CRITICA  LOCALE

LA  LETTERA  DI  RALPH  NADER

( nostra esclusiva la versione italiana )

[15 giugno 2010]

Per la riscossa del giornalismo in USA

di Ralph Nader

La fine della carriera di 62 anni di Helen Thomas come giornalista pioniera contro il nonsenso è stata veloce e di una crudeltà interessante.

La causa primaria della sua fine iniziò quando era seduta su una panchina alla White House sotto un caldo estivo oppressivo.

L’ottantanovenne vecchia eroina del giornalismo onesto e dei diritti delle donne, il flagello dei presidenti ipocriti e degli addetti stampa della White House, rispose a una domanda di un visitatore su Israele con un commento iroso espresso in un modo che non voleva usare; subito si scuso per iscritto (vedi http://www.democracynow.org/2010/6/8/veteran_white_ house_ reporter_helen_thomas).

Registrato senza permesso su un video manuale, il breve scambio, che incluse una difesa dei Palestinesi espropriati, andò ad avvelenare internet Venerdì, 7 giugno.

Dal lunedì, Helen Thomas fu considerata finita, anche se lei incorporava un credo inflessibile, contenuto nelle parole lodevoli dell’editorialista del Washington Post, Dana Milbank: “Nessuno in piedi sul podio [alla White House] può essere considerato con scetticismo”.

Nel fine settimana, il suo agente per le conferenze l’abbandonò. Il suo consorzio editoriale, la Hearst company, la pressò per fermarla “effettivamente e subito”, e si credeva che la White House Correspondents Association, della quale lei fu la prima presidente donna, avesse deciso di portare via la sua agognata sedia in prima fila nella sala stampa della White House.

Poi, Helen Thomas annunciò il suo ritiro Lunedì, 10 giugno. Nessun dubbio che abbia avuto la sua quantità di epiteti etnici, sessisti e "ageist" urlati contro di lei negli anni –i  molti decenni che lei sfidò ampiamente il razzismo, il sessimo e di recente "l’ageism".

Sebbene il retro delle scene della storia ancora non sia venuto fuori, la rivelazione fu lanciata da 2 falchi della guerra a favore di Israele: Ari Fleischer e Lanny Davis.

Fleischer fu l’addetto stampa di George W. Bush che fu imbrigliato dalle domande di Helen Thomas riguardo agli orrori dei crimini di guerra e della tortura illegale di Bush e Cheney.

Egli non doveva rispondere alla donna arrogante ma deviare, schivare e coprire i suoi capi.

Davis fu il difensore designato ogni volta che Clinton era in acque calde.

Come fece notare il giornalista Paul Jay, ora lui è un lobbista a Washington e tra i suoi clienti include la crudele giunta corporativa che rovesciò il presidente eletto dell’Honduras.

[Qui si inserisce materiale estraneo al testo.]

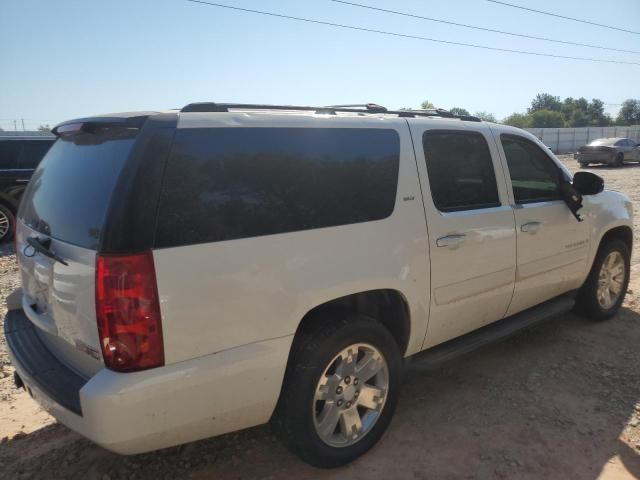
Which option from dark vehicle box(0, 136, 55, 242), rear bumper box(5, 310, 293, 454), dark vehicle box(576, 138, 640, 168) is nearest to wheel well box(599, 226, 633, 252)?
rear bumper box(5, 310, 293, 454)

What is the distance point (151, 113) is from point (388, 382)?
1934 mm

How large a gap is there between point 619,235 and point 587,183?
3.62ft

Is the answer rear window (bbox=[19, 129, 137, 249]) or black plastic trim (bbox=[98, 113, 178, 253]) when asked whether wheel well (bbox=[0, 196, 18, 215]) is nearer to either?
rear window (bbox=[19, 129, 137, 249])

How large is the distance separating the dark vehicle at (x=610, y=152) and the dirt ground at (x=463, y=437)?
24092mm

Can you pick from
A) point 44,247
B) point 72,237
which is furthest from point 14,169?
point 72,237

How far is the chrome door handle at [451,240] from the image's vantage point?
3075 mm

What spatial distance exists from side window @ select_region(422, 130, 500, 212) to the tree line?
85.0 meters

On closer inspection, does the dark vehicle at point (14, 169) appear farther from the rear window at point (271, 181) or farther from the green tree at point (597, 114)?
the green tree at point (597, 114)

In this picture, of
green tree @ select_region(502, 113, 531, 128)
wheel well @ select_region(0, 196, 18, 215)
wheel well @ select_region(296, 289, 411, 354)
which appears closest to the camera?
wheel well @ select_region(296, 289, 411, 354)

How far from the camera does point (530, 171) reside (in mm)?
3965

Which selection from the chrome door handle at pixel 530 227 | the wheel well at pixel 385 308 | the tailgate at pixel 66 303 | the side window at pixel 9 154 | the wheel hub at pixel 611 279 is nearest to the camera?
the tailgate at pixel 66 303

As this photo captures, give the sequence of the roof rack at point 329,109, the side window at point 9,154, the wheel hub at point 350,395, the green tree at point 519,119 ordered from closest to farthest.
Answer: the roof rack at point 329,109 → the wheel hub at point 350,395 → the side window at point 9,154 → the green tree at point 519,119

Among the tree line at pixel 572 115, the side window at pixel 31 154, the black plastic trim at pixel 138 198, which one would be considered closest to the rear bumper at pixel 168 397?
the black plastic trim at pixel 138 198

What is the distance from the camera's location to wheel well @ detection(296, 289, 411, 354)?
9.45 feet
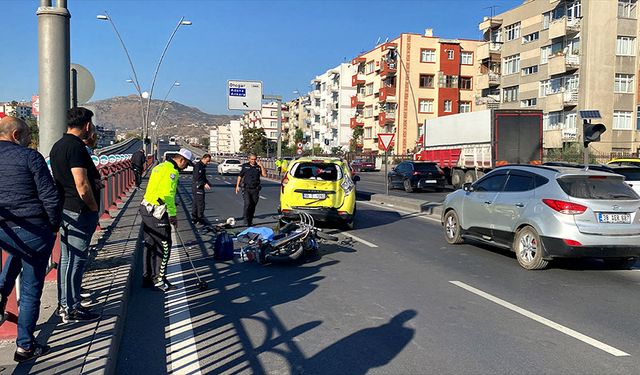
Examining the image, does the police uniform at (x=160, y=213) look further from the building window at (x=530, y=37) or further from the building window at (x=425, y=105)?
the building window at (x=425, y=105)

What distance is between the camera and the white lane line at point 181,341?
4.91 metres

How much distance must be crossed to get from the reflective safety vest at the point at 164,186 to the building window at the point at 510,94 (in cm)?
5438

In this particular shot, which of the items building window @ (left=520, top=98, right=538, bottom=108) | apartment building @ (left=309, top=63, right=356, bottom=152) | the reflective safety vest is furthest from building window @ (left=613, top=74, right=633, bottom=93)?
apartment building @ (left=309, top=63, right=356, bottom=152)

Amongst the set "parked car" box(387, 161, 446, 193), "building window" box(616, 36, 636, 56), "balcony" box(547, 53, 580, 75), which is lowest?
"parked car" box(387, 161, 446, 193)

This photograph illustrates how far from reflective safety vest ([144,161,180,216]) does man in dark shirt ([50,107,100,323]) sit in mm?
1760

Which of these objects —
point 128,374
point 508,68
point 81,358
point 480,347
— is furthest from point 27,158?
point 508,68

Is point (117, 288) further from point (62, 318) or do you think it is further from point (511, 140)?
point (511, 140)

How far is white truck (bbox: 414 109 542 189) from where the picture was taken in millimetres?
28984

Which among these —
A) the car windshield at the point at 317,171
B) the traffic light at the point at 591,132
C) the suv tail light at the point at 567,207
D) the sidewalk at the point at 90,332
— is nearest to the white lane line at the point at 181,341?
the sidewalk at the point at 90,332

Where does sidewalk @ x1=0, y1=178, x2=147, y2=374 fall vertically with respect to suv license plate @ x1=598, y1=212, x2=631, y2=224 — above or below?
below

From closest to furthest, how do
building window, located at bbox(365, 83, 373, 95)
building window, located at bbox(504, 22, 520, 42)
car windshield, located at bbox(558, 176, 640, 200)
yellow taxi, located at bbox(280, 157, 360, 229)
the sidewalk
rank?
the sidewalk < car windshield, located at bbox(558, 176, 640, 200) < yellow taxi, located at bbox(280, 157, 360, 229) < building window, located at bbox(504, 22, 520, 42) < building window, located at bbox(365, 83, 373, 95)

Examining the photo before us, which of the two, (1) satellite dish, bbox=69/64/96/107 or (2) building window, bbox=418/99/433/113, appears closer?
(1) satellite dish, bbox=69/64/96/107

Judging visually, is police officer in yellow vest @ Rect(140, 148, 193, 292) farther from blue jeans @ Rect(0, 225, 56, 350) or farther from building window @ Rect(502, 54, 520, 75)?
building window @ Rect(502, 54, 520, 75)

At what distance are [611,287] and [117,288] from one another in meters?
6.71
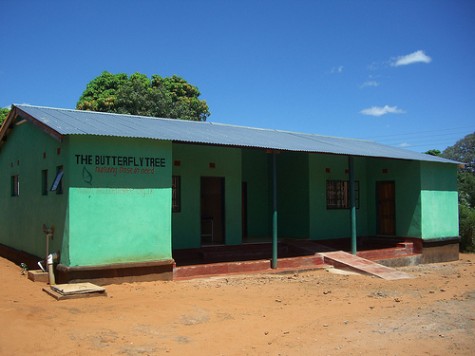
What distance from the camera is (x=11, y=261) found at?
1305 centimetres

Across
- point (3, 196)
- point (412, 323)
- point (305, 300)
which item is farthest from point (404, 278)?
point (3, 196)

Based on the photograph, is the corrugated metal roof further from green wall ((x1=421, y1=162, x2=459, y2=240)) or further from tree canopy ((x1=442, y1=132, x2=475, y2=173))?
tree canopy ((x1=442, y1=132, x2=475, y2=173))

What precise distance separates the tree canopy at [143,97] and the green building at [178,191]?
958 centimetres

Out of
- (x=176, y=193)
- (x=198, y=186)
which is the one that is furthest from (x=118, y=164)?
(x=198, y=186)

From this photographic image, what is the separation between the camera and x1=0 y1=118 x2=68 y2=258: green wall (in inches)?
401

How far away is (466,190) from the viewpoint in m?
32.1

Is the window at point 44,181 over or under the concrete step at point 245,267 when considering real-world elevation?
over

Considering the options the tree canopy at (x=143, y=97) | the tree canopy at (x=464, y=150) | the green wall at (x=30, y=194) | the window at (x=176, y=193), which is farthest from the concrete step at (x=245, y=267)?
the tree canopy at (x=464, y=150)

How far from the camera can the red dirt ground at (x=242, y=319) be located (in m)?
5.89

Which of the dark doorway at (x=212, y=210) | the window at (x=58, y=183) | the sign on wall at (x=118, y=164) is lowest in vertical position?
the dark doorway at (x=212, y=210)

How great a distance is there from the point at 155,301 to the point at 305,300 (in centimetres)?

Entrambi gli uomini racimolarono il pacco ululante degli odiatori della Thomas durante il fine settimana e riempirono la storia senza risposta su Fox e altri media agevolanti.

Quindi, tardivamente, qualche cosa di rimarcabile si è verificata.

La gente reagì contro questa punizione molto sproporzionata.

Ellen Ratner, collaboratrice di Fox News, scrisse – “Io sono ebrea e sostenitrice di Israele. Permettetemi di oppormi a questo: tutti abbiamo detto cose – o pensato cose – sugli ‘altri’ gruppi di persone, cose che non vorremmo vedere sulla stampa o in video. Chi rettifica non è un bugiardo. Datele [a Helen] una pausa”. Apparentemente molte persone concordano.

Nel sondaggio su internet del Washington Post, il 92% dei risponditori disse che lei non andava rimossa dalla sala stampa della White House.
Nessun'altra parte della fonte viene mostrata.